Audition d'élèves de deuxième secondaire de Basse-Wavre : "pas de violation de la loi"

Il n'y a pas de loi qui spécifie qu'un mineur doit être accompagné, lorsqu'il est interrogé à titre de "témoin".
Il n'y a pas de loi qui spécifie qu'un mineur doit être accompagné, lorsqu'il est interrogé à titre de "témoin". - © VIRGINIE LEFOUR - BELGA

Une classe de deuxième secondaire du collège de Basse-Wavre a été auditionnée mardi matin par les enquêteurs. L’objectif était d’obtenir des informations sur Maeva, une adolescente qui s’est donné la mort il y a deux semaines. Ses camarades de classe ont été auditionnés en qualité de témoin, mais sans l’accord des parents, ce qui a provoqué beaucoup de remous. Alors, que dit la loi sur la question des auditions des mineurs ?
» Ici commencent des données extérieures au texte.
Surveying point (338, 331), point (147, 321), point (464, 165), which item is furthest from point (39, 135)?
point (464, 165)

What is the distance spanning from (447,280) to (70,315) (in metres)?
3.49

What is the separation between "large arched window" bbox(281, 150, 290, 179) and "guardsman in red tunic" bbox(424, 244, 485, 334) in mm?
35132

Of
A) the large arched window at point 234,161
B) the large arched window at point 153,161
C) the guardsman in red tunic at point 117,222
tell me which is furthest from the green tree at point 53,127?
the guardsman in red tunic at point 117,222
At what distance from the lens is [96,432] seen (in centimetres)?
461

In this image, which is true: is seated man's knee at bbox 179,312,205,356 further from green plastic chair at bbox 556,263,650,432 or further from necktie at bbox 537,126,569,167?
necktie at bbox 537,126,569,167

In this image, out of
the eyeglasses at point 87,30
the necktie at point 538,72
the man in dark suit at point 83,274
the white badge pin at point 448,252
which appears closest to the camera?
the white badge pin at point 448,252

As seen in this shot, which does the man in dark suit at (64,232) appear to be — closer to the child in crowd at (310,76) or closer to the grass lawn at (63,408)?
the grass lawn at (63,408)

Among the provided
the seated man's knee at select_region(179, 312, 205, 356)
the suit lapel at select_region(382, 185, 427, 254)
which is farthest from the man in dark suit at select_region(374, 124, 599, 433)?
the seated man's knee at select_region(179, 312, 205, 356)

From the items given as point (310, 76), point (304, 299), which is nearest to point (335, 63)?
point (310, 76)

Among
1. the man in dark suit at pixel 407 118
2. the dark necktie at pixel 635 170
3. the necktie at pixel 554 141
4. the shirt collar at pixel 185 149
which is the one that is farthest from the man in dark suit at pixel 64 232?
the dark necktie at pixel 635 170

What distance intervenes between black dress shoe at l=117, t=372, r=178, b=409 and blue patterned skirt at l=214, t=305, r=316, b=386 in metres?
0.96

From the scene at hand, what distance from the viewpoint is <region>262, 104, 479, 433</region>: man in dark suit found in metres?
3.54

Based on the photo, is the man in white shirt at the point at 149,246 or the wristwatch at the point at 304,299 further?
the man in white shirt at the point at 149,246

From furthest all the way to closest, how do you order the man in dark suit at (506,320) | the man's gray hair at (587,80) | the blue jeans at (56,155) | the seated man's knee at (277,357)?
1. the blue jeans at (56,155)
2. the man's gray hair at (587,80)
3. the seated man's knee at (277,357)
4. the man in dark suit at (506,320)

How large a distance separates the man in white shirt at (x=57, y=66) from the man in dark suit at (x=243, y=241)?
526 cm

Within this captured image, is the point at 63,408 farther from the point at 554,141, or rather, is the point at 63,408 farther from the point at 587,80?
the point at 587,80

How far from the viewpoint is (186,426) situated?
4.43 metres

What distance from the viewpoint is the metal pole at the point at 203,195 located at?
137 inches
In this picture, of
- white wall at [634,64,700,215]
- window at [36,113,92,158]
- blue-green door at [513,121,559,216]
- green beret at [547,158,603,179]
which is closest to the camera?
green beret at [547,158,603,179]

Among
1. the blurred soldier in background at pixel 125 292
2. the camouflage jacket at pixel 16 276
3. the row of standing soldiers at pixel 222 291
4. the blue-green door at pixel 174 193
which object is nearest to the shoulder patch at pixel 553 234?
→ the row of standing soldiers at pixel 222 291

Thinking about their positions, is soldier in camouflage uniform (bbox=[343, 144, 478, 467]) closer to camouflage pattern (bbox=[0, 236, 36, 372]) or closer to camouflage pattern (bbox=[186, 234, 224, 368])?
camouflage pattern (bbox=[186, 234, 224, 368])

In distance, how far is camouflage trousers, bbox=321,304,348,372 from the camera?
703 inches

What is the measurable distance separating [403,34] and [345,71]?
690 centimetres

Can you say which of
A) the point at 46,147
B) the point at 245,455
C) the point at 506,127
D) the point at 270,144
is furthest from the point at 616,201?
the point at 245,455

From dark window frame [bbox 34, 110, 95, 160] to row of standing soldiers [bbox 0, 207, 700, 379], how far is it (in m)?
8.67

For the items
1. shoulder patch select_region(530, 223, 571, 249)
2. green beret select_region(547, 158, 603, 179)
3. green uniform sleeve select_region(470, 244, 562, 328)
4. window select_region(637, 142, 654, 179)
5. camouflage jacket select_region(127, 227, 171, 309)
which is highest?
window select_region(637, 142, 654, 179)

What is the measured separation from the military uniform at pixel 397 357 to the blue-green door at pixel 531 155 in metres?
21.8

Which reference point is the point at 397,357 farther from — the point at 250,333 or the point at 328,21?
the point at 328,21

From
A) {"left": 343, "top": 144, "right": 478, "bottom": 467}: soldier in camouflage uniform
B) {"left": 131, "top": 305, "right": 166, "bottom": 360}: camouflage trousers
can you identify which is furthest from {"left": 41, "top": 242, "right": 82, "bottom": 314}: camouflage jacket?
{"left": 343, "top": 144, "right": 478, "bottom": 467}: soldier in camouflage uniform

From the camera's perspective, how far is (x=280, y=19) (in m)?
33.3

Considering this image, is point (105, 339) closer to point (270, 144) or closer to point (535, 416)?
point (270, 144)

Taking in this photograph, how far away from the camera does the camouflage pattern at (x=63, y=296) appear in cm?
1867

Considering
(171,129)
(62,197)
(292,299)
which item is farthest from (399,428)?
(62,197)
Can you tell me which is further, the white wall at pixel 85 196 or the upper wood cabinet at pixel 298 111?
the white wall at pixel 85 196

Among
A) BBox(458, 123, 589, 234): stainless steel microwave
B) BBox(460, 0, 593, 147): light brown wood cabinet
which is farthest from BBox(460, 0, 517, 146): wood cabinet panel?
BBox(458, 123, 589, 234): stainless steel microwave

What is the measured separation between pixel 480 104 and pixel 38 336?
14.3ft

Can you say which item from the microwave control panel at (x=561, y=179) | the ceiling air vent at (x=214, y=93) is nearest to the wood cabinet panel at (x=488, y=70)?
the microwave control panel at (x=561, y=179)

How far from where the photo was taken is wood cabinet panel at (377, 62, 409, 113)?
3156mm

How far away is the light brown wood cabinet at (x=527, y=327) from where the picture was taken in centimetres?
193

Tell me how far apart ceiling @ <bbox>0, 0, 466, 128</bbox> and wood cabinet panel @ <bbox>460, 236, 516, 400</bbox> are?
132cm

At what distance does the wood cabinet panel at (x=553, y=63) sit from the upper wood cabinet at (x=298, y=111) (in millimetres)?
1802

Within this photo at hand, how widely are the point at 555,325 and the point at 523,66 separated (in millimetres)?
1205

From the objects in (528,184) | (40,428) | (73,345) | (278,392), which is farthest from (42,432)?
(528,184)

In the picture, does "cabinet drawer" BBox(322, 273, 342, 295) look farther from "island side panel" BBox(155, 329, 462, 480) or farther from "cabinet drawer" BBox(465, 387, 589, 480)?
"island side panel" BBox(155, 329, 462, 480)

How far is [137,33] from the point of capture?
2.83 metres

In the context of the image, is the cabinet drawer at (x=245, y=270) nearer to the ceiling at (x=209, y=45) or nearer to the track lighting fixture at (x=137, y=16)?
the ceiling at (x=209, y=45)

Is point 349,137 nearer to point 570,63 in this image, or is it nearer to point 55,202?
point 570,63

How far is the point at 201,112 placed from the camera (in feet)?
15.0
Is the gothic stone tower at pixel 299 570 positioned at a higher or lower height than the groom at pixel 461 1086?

Un enfant est mineur. Des policiers lui demandent de témoigner dans une affaire sans prévenir ses parents, et sans la présence d’un avocat. Les enquêteurs ont-ils le droit de le faire ? Et bien, légalement oui. "Je dirais que la loi est moins stricte lorsque le mineur est appelé à titre de témoin plutôt qu’en tant que suspect, explique Catherine Donceel, avocate pénaliste. S’il était accusé d’un fait, alors il devrait être obligatoirement accompagné d’un avocat."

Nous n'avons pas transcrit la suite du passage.